Dawson City, Yukon, can get hot in the summer months — really hot.
So it's no surprise that a swimming hole, created by a local miner just outside of town, had become a favourite spot for local people to cool off in recent years.
But this year everything changed.
Flooding throughout the Klondike Valley last month turned the spot into a rushing river, and Marty Knutson's swimming hole is no more.
"Mother Nature's pretty relentless," said Knutson. "I don't know why it had to be so soon, but it looks like she got her way and it's gone.
"It's now basically a river with a beach on one side that's kind of still left, and the rest of it is pretty much gone.

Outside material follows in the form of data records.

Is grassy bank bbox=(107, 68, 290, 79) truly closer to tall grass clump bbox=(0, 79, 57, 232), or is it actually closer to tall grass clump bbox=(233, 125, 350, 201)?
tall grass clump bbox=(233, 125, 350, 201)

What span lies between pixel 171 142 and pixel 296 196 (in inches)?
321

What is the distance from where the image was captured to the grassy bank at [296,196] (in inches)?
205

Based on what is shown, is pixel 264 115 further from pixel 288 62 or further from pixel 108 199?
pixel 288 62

So it'll be a good fishing hole, maybe."
Knutson, owner of Tatra Ventures, a mining outfit in Dawson City, explained how the swimming hole came to be.

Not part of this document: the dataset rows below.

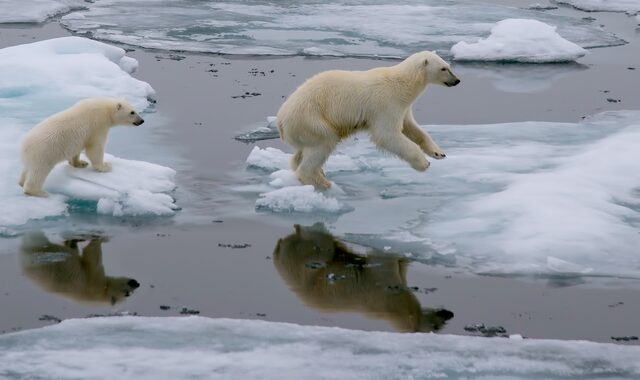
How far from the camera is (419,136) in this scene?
8000mm

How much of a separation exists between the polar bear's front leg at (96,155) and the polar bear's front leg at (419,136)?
6.90ft

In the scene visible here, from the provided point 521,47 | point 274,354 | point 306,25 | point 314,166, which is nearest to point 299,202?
point 314,166

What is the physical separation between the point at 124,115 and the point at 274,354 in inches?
131

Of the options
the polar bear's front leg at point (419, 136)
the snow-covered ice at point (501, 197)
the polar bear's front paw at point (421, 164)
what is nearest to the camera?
the snow-covered ice at point (501, 197)

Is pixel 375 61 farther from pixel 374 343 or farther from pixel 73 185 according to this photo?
pixel 374 343

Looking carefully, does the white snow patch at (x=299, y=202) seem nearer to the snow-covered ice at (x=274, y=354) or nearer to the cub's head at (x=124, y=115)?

"We were mining down in the Klondike," he said. "The first year we struggled to make a hole. We left it after one season. It wasn't a big hole but it was kind of an area that people went to and started swimming in it.
"Instead of back-filling the area like we would normally do, we purposely tried to leave a big enough lake. We had three or four years of mining left, that when we're all said and done, there should be a nice little pond."
The swimming hole started off as a secret among locals but it quickly grew in popularity — so much so that garbage cans and portable toilets were soon placed on site. Volunteers would also routinely maintain the area.
Knutson told CBC News he doesn't plan to reconstruct the site anytime soon.
"I mean, it's got to be the right spot, and the right sort of conditions, which the Klondike was. So I don't know."
Jennie Perrin and her family loved spending their summer days at the swimming hole.
"We actually had our baby shower at the swimming hole," she told CBC News. "Our daughter, you know she had like, her first swim in the swimming hole. When my niece came up from Ontario last summer, we took her there."
Perrin's experience with the area started long before the site became better known among locals.
"My partner was actually one of the people who built the swimming hole," she said.
"He's worked for Marty and Maryann for, I think, over 20 years ... My first experience at the swimming hole was when they were actually mining there."
Perrin said losing the swimming hole is not only sad for her, but for everyone who used it.
"For kids, there's not a lot to do in Dawson in the summer," she said. "It was like a safe place to go with your family. It was really unique."